Select one Borough and put the clusters on a map

In [115]:
east_toronto = neighborhoods[neighborhoods['Borough'] == 'East Toronto'].reset_index(drop=True)
east_toronto.head()

Unnamed: 0,Borough,Neighbourhood,Latitude,Longitude
0,East Toronto,The Beaches,43.676357,-79.293031
1,East Toronto,"The Danforth West,Riverdale",43.679557,-79.352188
2,East Toronto,"The Beaches West,India Bazaar",43.668999,-79.315572
3,East Toronto,Studio District,43.659526,-79.340923
4,East Toronto,Business Reply Mail Processing Centre 969 Eastern,43.662744,-79.321558


In [116]:
address = 'East Toronto, Canada'

geolocator = Nominatim(user_agent="t_explorer")
location = geolocator.geocode(address)
latitude = location.latitude
longitude = location.longitude
print('The geograpical coordinate of East Toronto are {}, {}.'.format(latitude, longitude))

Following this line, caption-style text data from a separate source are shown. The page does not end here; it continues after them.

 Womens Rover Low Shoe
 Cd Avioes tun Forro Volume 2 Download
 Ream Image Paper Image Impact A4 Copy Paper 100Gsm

The geograpical coordinate of East Toronto are 43.626243, -79.396962.


In [None]:
# create map of Manhattan using latitude and longitude values
map_east_toronto = folium.Map(location=[latitude, longitude], zoom_start=11)

# add markers to map
for lat, lng, label in zip(east_toronto['Latitude'], east_toronto['Longitude'], east_toronto['Neighbourhood']):
    label = folium.Popup(label, parse_html=True)
    folium.CircleMarker(
        [lat, lng],
        radius=5,
        popup=label,
        color='blue',
        fill=True,
        fill_color='#3186cc',
        fill_opacity=0.7,
        parse_html=False).add_to(map_east_toronto)  
    
map_east_toronto

![East Toronto](east_toronto.png)